Let's face it... no squirrel hub would be complete without some discussion of flying squirrels. The winged creatures can soar at speeds of almost 200 miles per hour and have been known to arm themselves with tiny spears they use to attack their prey. Their preferred food source is unicorn and occasionally a baby dragon when they want a hot meal. Okay! Okay! Sorry... Just got a bit squirrelly there.
In reality flying squirrels do not fly, but rather glide. They can glide up to about 300 feet though, so that is still pretty impressive. They are not commonly observed during daylight as they are primarily nocturnal. They are able to fly... er, I mean "glide"... thanks to a membrane attached between their wrists and ankles called the patagium. (Wow!
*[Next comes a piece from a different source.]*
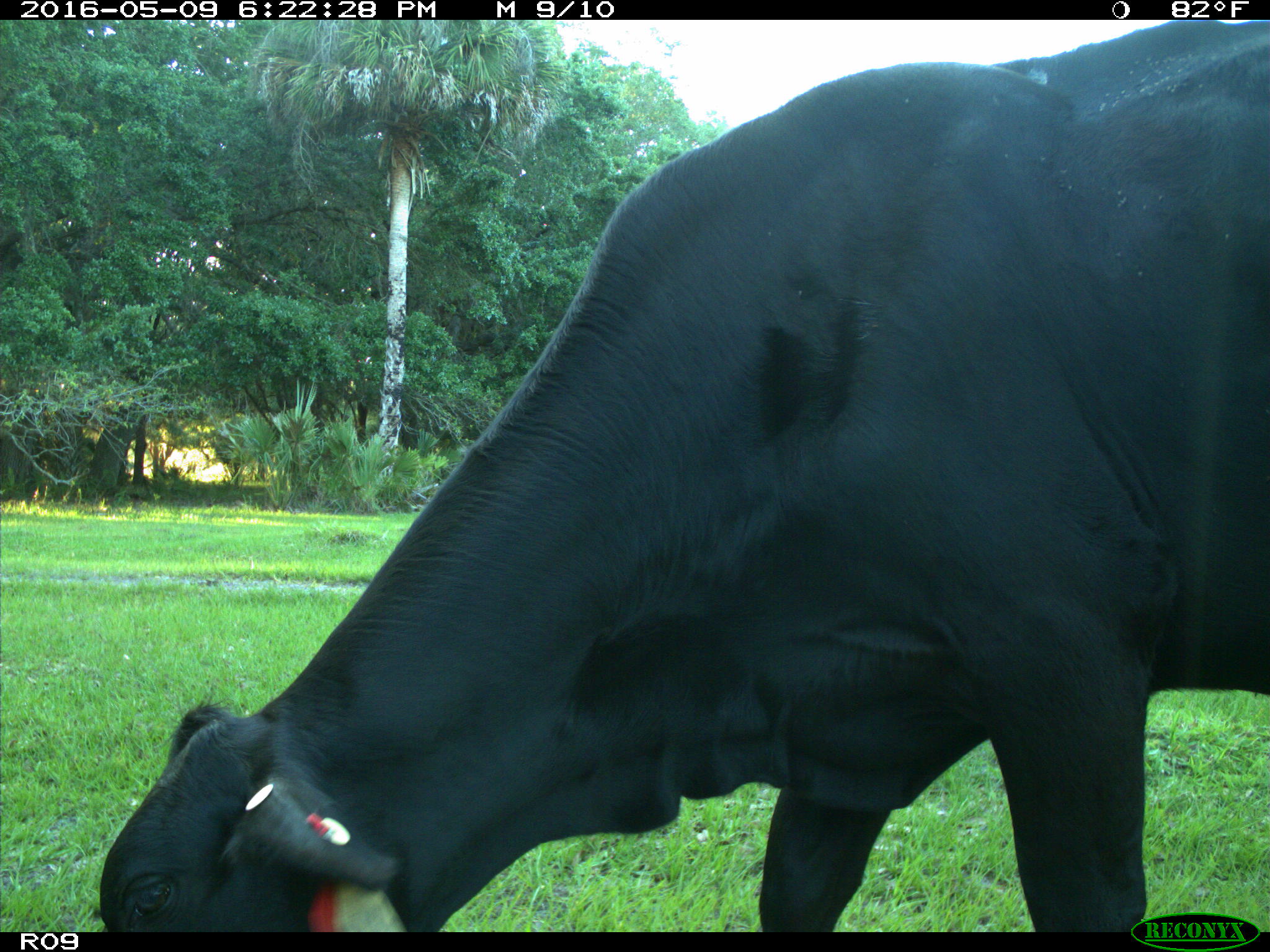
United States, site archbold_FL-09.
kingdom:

We are just learning big words left and right today!) By moving primarily their wrists, a flying squirrel can change directions in midair. Generally they eat the same diet of fruits, seeds and insects as other squirrels though they do tend to like mushrooms. They have rarely been known to attack a unicorn.
- Squirrels have four fingers on their front feet and five on their hind feet.
- There are hundreds of species of squirrels in the world.
- The oldest squirrel fossil is 35-40 million years old.
- Newborn squirrels are referred to as kittens.
- Females will breed with the strongest male but never the same male twice.
- Squirrels usually live alone but will share nests to conserve heat if needed.
- Male squirrels take twice as long as females to groom themselves.
- A squirrel will run back and forth attempting to confuse predators.
- This zigzagging method does not work well with most oncoming cars.